Abgesang auf eine „alte Liebe“

Der Kommentar zum Zeitgeschehen

von Jürgen Scherer

Ich weiß nicht, ob es euch auch so geht, aber ich bin von Tag zu Tag immer mehr von ihr enttäuscht. Begonnen hat es wohl vor vier, fünf Jahren, d.h. da ist es immer deutlicher zutage getreten. Denn Anzeichen dafür hatte es schon vorher immer mal wieder gegeben. Aber die habe ich nicht so ernst genommen. Jede/r macht mal Fehler. Das muss jedem/jeder zugestanden werden. Auch wenn man für sein Geld eigentlich korrekten Service verlangen können sollte. Naja, letztlich verzeiht man einer „alten Liebe“ so manches.

Dennoch komme ich nicht umhin, festzustellen, dass die Coronazeit ihr wohl massiv zugesetzt hat. Vorher war noch einigermaßen klar: Wenn sie über einen Sachverhalt berichtete, dann geschah das weitgehend sachlich, informativ und meinungsfordernd; selten mal „überwältigend“. Den „Oberen“ gegenüber konnte sie regelrecht fuchtelig werden, sodass die manchmal die Contenance verloren, wenn sie unversehens unter Rechtfertigungsdruck gerieten. Legitimen Druck, versteht sich. Denn Macht und Herrschaft müssen sich legitimieren können in einer Demokratie.

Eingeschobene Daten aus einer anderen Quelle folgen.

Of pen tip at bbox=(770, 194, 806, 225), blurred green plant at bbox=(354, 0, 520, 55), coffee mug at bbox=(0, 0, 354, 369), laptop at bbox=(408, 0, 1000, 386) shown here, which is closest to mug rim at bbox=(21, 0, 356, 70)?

Und dann kam CORONA! Es gab Unsicherheiten, es gab Ängste, es gab sogar Panik. Und statt nun, wie ich es von ihr gewohnt war, professionell und cool zu reagieren, wie es sich für eine Beobachterin und Analytikerin geziemt, ließ sie sich von der allgemeinen Stimmung anstecken und stimmte meist mehr oder minder kritiklos ein in den Chor der Panikmacher und Allesbestimmer. Nun könnte man sagen, das sei verständlich, schließlich entwickelten sich auch bei ihr Ängste, die zu Unsicherheiten und Gehorsamsleistungen führten. Es war eben eine Ausnahmesituation. Schon klar. Aber zeigt sich in einer besonderen Lage nicht erst, was jemand zu leisten vermag: Für Aufklärung, für Entängstlichung, für Mündigkeit. Sie versagte auf breiter Front. Sie wurde zum Sprachrohr der Allesbestimmer und schürte die Panikstimmung so hingebungsvoll mit, dass einem wirklich angst und bange werden konnte. Denunziantentum wurde von ihr mitgefordert und gelobt, Andersdenkende wurden als „Querdenker“ diffamiert (Querdenker: früher einmal ein Ehrbegriff), wer medial nicht mitspielte im „Monopoly der Angstmache“ wurde zum „Quasilügner“ gemacht. Um all diese Seltsamkeiten zu legitimieren, wurden Hilfsunterstützter zum Vorschein gebracht, die Faktenchecker genannt wurden. Sie sollten die verlorene Glaubwürdigkeit wieder auf feste Beine stellen, waren aber nicht selten sehr interessegeleitet am Werk. Was war nur aus ihr geworden? Hatte sie all ihre Überzeugungen über Bord geworfen, weil auch bei ihr die Angst zum vorherrschenden Ratgeber geworden war?

Geschenkt! Corona ging vorbei und sie die hatte die Chance, zur alten Zuverlässigkeit gegenüber ihren Geldgebern zurückzukehren. Weit gefehlt! Die nächste Krise stellte sich ein: Krieg im nahen Europa! Und was machte sie? Statt sich zurück zu besinnen auf Vorcoronazeiten, machte sie einfach weiter, wie zwei Jahre lang eingeübt: Angstmache in der Breite unserer Gesellschaft, neue Feindbildpflege und, nicht zu vergessen, Mitlitarismusunterstützung für die „Oberen“. Keine Aufklärung über mögliche Alternativen zum Kriegsverhalten in unserem Land, kein Widerstand gegen die Entsorgung der Geschichte der Entspannung, kein Beharren auf kritischen den Frieden fördernden Nachfragen bei Interviews, Talkshows, Pressestatements. Alles in allem Verrat an ihrem Ethos der Unbestechlichkeit und ihrem Aufklärungsauftrag.

Was ist nur aus ihr geworden, meiner ehedem so zuverlässigen „Öffentlich-rechtlichen Vierten Gewalt“.


Jürgen Scherer ist ehemaliger Lehrer für Geschichte und Politik an einer hessischen Gesamtschule und GEW-Mitglied. Er schrieb früher für das Magazin Auswege, jetzt für seinen Nachfolger – das GEW-MAGAZIN.